SET PROBLEM A:
In the planets introduction, what was the only town that still had its planetary name when the author was born?

TEXT PROVIDED:
## start
PLANETS

 

Introduction:

 

I Come From Jupiter, Where I Was Born.

 

If readers believe this, they should have no problems with the rest of the book.

 

The name of my home-town in Florida comes from its railway station. In the early years of this century a rail tycoon decided to open up the east coast of the new state of Florida. He was a man of vision. He was also a follower of the Planetary mysteries. The railway went from Jacksonville in the north of the state down south to what is now known as Miami. The major rail stations were named after each of the successive Planets from Saturn to Luna. When I was born in 1944 only one town still had its planetary name; Jupiter.

 

This rich visionary provided for the development of the fastest growing state in the union. His investment brought millions upon millions of dollars to the area. He was thought of as an eccentric for his naming of the stations. However, all welcomed the results, except perhaps the indigenous Seminole Indian population. This is an example of the power, even in our times, of the Planets to influence human thought.

 

Whether the connection with Jupiter, Florida, and my study of the Planets was predestined, or a product of my cultural upbringing, is a question worth considering. However, I won’t bother. My consideration is on the question of the symbolism of the Planets and their history as symbols of the psychological states of human beings.
## end
SOURCE RECORDS:
## start
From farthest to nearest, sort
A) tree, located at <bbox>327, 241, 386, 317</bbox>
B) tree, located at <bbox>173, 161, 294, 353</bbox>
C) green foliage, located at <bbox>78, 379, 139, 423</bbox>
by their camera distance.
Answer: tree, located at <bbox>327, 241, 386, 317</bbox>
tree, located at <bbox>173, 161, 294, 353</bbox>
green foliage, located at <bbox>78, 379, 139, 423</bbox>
## end
SET PROBLEM B:
Copy the records above without changing a single line.

EXPECTED ANSWER A:
Jupiter

EXPECTED ANSWER B:
From farthest to nearest, sort
A) tree, located at <bbox>327, 241, 386, 317</bbox>
B) tree, located at <bbox>173, 161, 294, 353</bbox>
C) green foliage, located at <bbox>78, 379, 139, 423</bbox>
by their camera distance.
Answer: tree, located at <bbox>327, 241, 386, 317</bbox>
tree, located at <bbox>173, 161, 294, 353</bbox>
green foliage, located at <bbox>78, 379, 139, 423</bbox>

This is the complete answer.